The user could then turn on the virtual printer

heh, I made a plugin that lets me turn that on & off, as well as change octoprint between css and less, and whether it bundles assets. Would be a good addition to your thingamajig for developers who want to quickly switch between css & less, whether octoprint bundles all assets, or clears the cache.

Neat tool! One thing to note, the config.yaml also contains the salt used for the hashed user passwords, so if that's gone it's no longer possible to log in without running the first run wizard again. It might be interesting to maybe instruct the user to extract that from the file ("looks like this") or maybe even try to grep for it if the file is not completely broken. The field in question is accessControl.salt.

Also something to note, OctoPrint will automatically generate a new config.yaml when there isn't one yet. So in case of corruption just renaming/removing the broken one should get you back a working state, and I think even a possibility to reset user authentication (I might be mistaken though and will check that, and if it's not yet the case also rectify it). Of course that will mean having to set up everything again.

Thanks, didn't know that part about the salt.

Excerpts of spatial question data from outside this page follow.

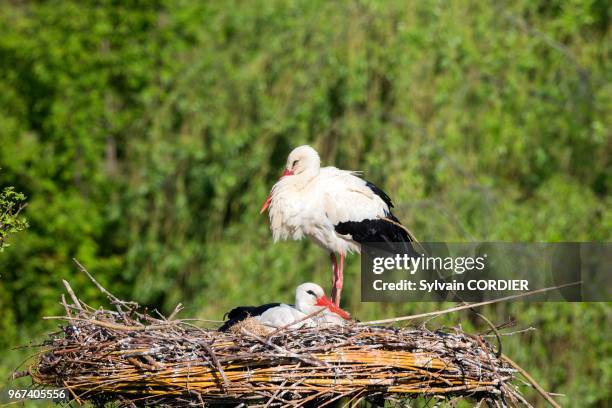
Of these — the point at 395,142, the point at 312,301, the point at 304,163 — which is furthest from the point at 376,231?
the point at 395,142

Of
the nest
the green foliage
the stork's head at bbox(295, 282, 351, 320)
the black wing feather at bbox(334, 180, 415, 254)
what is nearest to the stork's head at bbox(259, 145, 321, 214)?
the black wing feather at bbox(334, 180, 415, 254)

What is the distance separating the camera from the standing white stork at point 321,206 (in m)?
6.69

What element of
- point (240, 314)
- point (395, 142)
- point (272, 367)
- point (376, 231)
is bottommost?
point (272, 367)

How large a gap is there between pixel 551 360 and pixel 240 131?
13.3 feet

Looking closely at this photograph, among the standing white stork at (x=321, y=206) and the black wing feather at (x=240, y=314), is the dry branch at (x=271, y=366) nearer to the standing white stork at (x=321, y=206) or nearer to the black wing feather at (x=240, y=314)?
the black wing feather at (x=240, y=314)

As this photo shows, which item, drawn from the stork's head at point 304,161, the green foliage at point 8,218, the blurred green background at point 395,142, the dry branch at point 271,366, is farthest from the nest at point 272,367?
the blurred green background at point 395,142

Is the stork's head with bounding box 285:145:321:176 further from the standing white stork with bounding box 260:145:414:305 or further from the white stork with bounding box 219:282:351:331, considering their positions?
the white stork with bounding box 219:282:351:331

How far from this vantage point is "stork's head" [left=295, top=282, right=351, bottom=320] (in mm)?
5965

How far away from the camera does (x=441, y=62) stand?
10.9 metres

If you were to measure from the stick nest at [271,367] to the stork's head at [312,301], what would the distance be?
0.73m

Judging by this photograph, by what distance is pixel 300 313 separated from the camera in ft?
19.3

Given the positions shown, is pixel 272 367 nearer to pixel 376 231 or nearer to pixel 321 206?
pixel 321 206

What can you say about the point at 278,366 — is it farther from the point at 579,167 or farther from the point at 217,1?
the point at 217,1

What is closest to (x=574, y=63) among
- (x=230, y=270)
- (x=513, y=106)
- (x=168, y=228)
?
(x=513, y=106)
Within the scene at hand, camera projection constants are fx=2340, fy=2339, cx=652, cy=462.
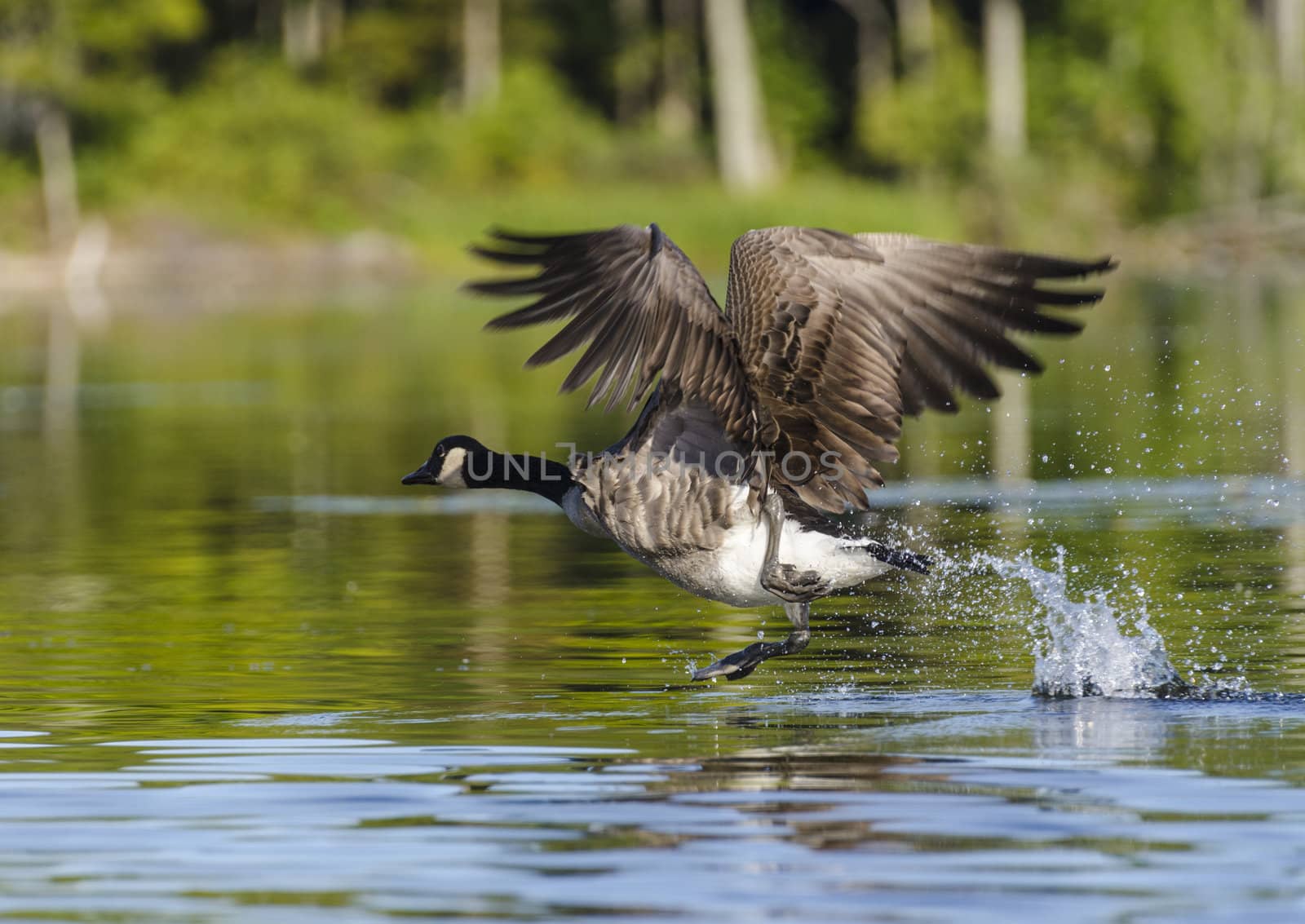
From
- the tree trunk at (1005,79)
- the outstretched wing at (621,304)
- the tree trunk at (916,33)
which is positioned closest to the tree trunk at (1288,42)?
the tree trunk at (1005,79)

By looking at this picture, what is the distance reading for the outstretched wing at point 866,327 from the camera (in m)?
8.55

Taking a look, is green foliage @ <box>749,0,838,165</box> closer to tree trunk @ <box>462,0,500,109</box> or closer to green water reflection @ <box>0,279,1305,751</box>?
tree trunk @ <box>462,0,500,109</box>

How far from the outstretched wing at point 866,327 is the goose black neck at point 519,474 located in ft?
3.60

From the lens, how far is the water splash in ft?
29.7

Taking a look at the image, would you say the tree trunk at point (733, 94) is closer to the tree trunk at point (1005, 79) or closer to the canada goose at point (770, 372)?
the tree trunk at point (1005, 79)

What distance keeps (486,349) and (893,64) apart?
4939cm

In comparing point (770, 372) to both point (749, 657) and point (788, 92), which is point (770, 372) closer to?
point (749, 657)

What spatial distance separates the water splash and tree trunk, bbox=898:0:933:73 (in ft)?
212

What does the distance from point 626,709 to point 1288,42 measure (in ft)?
196

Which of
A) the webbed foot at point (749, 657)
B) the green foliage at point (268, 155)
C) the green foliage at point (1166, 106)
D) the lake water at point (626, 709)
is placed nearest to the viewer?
the lake water at point (626, 709)

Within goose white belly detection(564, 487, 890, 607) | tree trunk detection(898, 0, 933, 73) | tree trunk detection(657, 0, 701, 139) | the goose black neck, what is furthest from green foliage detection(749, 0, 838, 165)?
goose white belly detection(564, 487, 890, 607)

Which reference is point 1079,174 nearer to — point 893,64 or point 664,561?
point 893,64

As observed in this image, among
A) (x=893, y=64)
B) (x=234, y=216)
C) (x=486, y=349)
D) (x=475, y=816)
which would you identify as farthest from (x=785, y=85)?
(x=475, y=816)

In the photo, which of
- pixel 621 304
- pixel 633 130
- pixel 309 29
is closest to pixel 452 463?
pixel 621 304
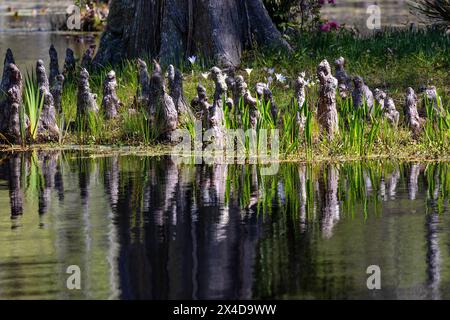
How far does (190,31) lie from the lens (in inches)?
747

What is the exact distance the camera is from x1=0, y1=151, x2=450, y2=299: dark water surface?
8734 mm

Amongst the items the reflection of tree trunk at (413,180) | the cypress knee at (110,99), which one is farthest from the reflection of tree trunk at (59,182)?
the reflection of tree trunk at (413,180)

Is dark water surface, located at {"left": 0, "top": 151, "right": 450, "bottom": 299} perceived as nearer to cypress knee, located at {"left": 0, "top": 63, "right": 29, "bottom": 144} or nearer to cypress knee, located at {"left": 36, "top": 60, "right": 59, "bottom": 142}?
cypress knee, located at {"left": 0, "top": 63, "right": 29, "bottom": 144}

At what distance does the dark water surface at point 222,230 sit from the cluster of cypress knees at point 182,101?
1.05m

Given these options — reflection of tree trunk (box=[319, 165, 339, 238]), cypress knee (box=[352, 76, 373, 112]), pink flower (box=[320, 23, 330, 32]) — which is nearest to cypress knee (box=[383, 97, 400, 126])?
cypress knee (box=[352, 76, 373, 112])

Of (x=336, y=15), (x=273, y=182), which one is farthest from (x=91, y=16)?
(x=273, y=182)

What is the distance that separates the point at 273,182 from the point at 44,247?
3.15 metres

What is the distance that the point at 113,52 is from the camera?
19891 mm

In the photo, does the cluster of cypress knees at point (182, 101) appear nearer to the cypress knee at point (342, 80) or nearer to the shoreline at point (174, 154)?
the cypress knee at point (342, 80)

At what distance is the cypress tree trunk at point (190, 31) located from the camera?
18.9m

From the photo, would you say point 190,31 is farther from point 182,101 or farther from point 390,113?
point 390,113

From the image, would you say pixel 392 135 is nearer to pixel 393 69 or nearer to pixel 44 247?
pixel 393 69

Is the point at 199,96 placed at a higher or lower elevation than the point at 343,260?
higher

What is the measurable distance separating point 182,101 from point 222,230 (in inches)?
211
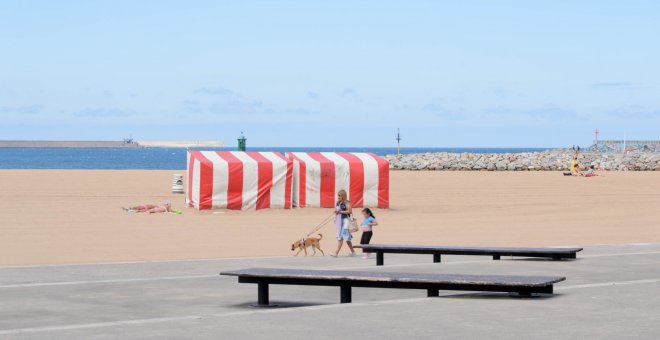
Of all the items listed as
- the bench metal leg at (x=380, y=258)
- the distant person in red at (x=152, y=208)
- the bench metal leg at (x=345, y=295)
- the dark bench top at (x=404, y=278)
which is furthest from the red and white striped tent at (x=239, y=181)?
the bench metal leg at (x=345, y=295)

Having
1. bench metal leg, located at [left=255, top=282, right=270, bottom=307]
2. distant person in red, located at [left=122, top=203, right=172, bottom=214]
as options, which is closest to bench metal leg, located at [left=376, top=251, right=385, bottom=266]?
bench metal leg, located at [left=255, top=282, right=270, bottom=307]

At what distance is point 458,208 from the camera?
117ft

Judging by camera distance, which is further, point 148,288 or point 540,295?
point 148,288

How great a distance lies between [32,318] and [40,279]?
12.2 feet

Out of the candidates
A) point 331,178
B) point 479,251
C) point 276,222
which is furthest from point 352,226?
point 331,178

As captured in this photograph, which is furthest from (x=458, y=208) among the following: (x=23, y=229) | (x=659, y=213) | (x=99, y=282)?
(x=99, y=282)

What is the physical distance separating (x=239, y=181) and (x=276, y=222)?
10.4 ft

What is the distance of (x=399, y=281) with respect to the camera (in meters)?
12.4

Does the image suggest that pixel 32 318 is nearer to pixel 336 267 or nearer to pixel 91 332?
pixel 91 332

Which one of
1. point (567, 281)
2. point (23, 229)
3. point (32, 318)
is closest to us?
point (32, 318)

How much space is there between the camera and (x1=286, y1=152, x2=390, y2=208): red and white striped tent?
106 feet

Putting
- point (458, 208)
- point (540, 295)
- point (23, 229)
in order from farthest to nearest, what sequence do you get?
point (458, 208)
point (23, 229)
point (540, 295)

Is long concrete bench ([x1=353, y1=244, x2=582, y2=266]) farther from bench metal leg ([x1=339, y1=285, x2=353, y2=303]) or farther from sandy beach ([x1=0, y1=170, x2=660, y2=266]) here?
bench metal leg ([x1=339, y1=285, x2=353, y2=303])

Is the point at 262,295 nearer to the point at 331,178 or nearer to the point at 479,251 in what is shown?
the point at 479,251
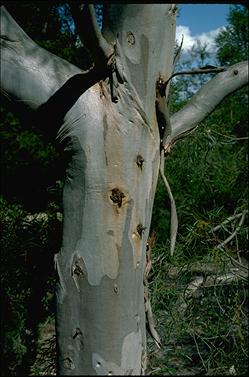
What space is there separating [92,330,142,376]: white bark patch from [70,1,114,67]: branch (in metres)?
0.81

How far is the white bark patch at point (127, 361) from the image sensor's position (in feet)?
5.47

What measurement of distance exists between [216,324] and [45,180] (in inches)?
53.2

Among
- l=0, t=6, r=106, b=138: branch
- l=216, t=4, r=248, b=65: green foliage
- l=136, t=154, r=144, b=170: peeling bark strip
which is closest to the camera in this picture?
l=0, t=6, r=106, b=138: branch

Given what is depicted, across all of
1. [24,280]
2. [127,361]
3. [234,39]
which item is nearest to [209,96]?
[127,361]

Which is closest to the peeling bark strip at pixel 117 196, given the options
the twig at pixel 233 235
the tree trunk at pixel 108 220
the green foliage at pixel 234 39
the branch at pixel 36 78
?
the tree trunk at pixel 108 220

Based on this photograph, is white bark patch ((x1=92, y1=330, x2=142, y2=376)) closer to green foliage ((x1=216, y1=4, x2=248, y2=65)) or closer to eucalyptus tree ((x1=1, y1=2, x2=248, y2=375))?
eucalyptus tree ((x1=1, y1=2, x2=248, y2=375))

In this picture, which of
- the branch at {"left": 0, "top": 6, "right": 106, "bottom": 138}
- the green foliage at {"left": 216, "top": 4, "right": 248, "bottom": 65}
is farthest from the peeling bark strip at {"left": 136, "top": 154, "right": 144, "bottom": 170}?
the green foliage at {"left": 216, "top": 4, "right": 248, "bottom": 65}

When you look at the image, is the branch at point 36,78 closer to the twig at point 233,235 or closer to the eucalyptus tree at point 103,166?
the eucalyptus tree at point 103,166

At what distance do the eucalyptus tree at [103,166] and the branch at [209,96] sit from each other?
0.70ft

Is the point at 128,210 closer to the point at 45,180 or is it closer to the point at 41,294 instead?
the point at 41,294

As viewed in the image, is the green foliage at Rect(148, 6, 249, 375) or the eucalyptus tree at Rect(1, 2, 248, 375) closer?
the eucalyptus tree at Rect(1, 2, 248, 375)

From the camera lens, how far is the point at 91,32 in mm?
1497

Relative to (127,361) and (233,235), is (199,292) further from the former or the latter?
(127,361)

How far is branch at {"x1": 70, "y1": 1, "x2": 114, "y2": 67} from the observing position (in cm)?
139
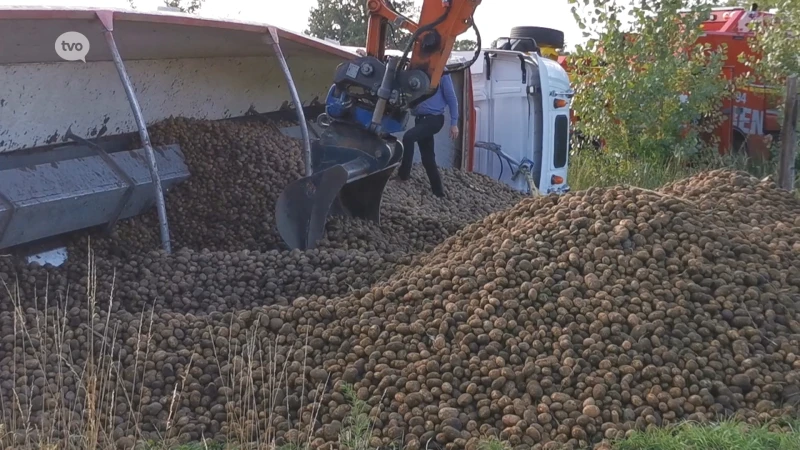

What might be good is to inject an event so that upon successful startup of OctoPrint, it makes a shadow copy of the config.yaml. If it then won't come up due to a trashed config.yaml it might then offer to restore the shadow copy.

I have to say that I'm interested in how all this works. On my development rig I use lessc as a manual step but I'm assuming that it's built in there somewhere.

Ooooh. That's a neat idea! I really like it!